SweeperLLM

Teaching a large language model to play Minesweeper using constraint satisfaction and reinforcement learning.

SweeperLLM fine-tunes Qwen2.5-14B-Instruct to play Minesweeper by combining a hand-built 3-tier constraint solver for training data generation with supervised fine-tuning (SFT) and an explored GRPO reinforcement learning stage.
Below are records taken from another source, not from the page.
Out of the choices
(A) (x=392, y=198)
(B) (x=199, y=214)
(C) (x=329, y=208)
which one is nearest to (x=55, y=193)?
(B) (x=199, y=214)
The key insight that made this work: instead of asking the model to read a spatial ASCII grid, we represent the board as an explicit frontier constraint list — and the model went from 10–15% valid moves to 100% valid moves on all board sizes.

Why this is hard

Minesweeper looks trivial for a language model — it's just logic on a grid. But LLMs trained on text have no native ability to parse 2D spatial layouts. A model reading a 30×30 ASCII board must locate each cell, count its neighbors, and maintain a constraint graph entirely in attention — something it was never trained to do. The real challenge isn't teaching the model Minesweeper rules (those fit in a prompt), it's finding a representation that maps the board state to something the model can already reason about. Once we reframed the board as an explicit list of constraints with coordinate references, the valid move rate jumped 10× without changing the model or training at all.

Results

Board	Games	Valid Move Rate	Avg Score
6×6	20	100%	+11.2
8×8	20	100%	+25.2
10×10	20	100%	+43.0
16×16	10	100%	+35.5
20×20	10	100%	+87.0
30×30	5	100%	+9.0
Total	85	100%	+33.6

Architecture

Overview

Solver (3-tier CSP)
      |
      v
Data Generator (50K examples, multiprocessing)
      |
      v
SFT Training (Qwen2.5-14B + LoRA r=64)
      |
      v
Fine-tuned Model
      |
      v
Agent Server (persistent, watches game_state.json)
      |
      v
action.json → Controller

Training Pipeline

Solver Architecture

Agent Flow

GRPO Reward Design

3-Tier Constraint Satisfaction Solver (`solver.py`)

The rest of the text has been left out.